Identify engineering companies that value technical excellence

This note will describe how you can create a shortlist of engineering consultancies that technically excel amongst their peers. There are two measures we can use to rank companies – award winning projects and number of chartered engineers.

Ranking engineering companies by number of award-winning projects

One way to determine whether a company is technically excellent is to review their past projects and see if they have been recognised by the industry. There are a number of bodies that review and award engineering projects, but for technical excellence, the most significant awards are those awarded by the professional institutions – for structural and civil engineering, the IStructE and ICE respectively.

There are two approaches you could take to this – if there is a specific company you are interested in, the company website should advertise their award winning projects. For example, if you are interested in Buro Happold, their website has a search function (https://www.burohappold.com/search?_sf_s=istructe) . By searching for ‘IstructE’ we find that Buro Happold were shortlisted for 6 IStructE awards in 2019, and won the ‘Supreme Award’.

You can tell a lot from a potential employers website.
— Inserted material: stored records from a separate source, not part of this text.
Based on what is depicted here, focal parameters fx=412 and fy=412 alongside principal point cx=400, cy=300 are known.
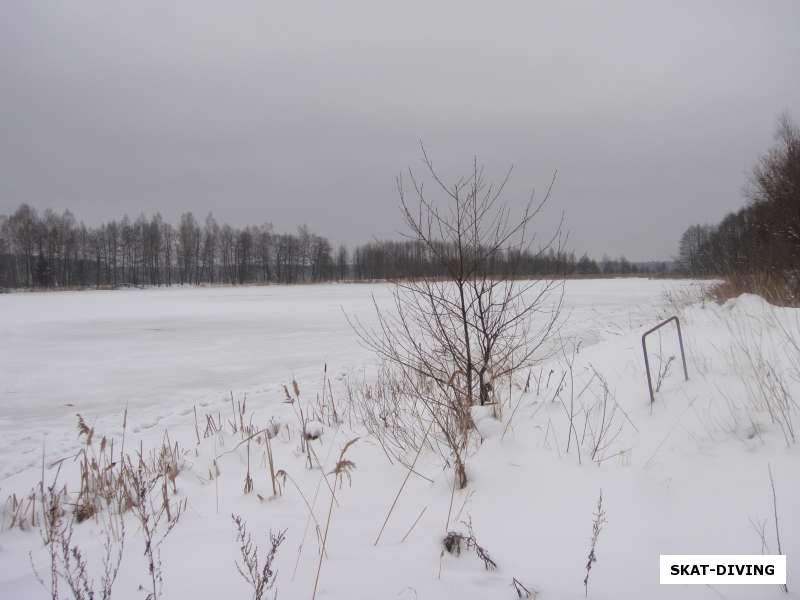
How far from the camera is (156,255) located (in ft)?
223

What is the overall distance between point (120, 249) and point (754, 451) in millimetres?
80794

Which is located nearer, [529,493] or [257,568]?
[257,568]

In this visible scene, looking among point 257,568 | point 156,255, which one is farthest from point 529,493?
point 156,255

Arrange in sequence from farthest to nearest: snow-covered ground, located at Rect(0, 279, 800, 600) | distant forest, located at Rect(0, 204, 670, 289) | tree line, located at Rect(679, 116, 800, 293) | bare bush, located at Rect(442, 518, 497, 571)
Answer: distant forest, located at Rect(0, 204, 670, 289) → tree line, located at Rect(679, 116, 800, 293) → bare bush, located at Rect(442, 518, 497, 571) → snow-covered ground, located at Rect(0, 279, 800, 600)

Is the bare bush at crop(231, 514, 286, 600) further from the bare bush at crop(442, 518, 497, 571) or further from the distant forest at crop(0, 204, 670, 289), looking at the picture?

Do they celebrate their work, and is it recognised and awarded by the professional institutions?

If you would like to create a shortlist of companies that have achieved at the IstructE awards, the IstructE has a page documenting past winners (https://www.istructe.org/structural-awards/winners/past-winners/).

In recent years the IstructE has updated its award categories a number of times, with a current focus on sustainability. Previously awards were given based on category of structure. In 2020 no awards were held due to the COVID pandemic.

Below is a table that summarises the engineering companies that have won these awards from some of the most prominent categories. It may be that one or two of these categories are particularly inspiring to you. By focusing on one or two categories that inspire you, its possible to create a list of award-winning companies that work on projects that interest and excite you.

Some of the companies that appear multiple times are worth noting – BuroHappold, Arup, Webb Yates Engineers and Eckersley O’Callaghan among others. These are clearly companies that place high importance on technical excellence.

Ranking engineering companies by number of chartered engineers

Individually, technical excellence can be defined by achieving chartered status by your respective engineering institution. If we can understand how many chartered engineers there are at a company, we get an indication of how much expertise that company has.

There are a couple of ways to try and understand this.

Firstly, if you happen to have a job interview with a company and one of your priorities is technical excellence, it is a good idea to ask how many chartered engineers work at the company. If the interviewer doesn’t directly answer the question, or provides a vague answer, it’s probably because they know the company has a shortcoming in that area.

We can get an indication of this number in other ways. The online publication building.co.uk publishes an annual list of the UK’s top 150 consultants, and top 50 engineers, ranked by total number of chartered staff. For each company featured, the number of chartered staff, as well as total number of engineering staff is tabled. So we can see total number of chartered staff but also calculate the percentage of the total engineering staff that are chartered.

This table is located behind a paywall on the website, but slightly older editions can be found through a google search. The table shows that some of the large well known engineering companies (Mott MacDonald, AECOM, Arup, Ramboll, BuroHappold, Elliot Wood) have somewhere around half of their engineering staff being chartered engineers. This could be considered a very high level of expertise.

For some smaller, well performing companies (AKTII, Price and Myers, Robert Bird) this percentage is closer to 25%. It should be noted that participation in the survey is voluntary and not all engineering companies participate.

If you are prioritising working for a company that highly values technical expertise, you should try to find out what percentage of engineering staff at the company are chartered. If it is 25% or more, then you can be satisfied that you will be working within a company that takes technical excellence seriously, and will support you becoming a chartered engineer.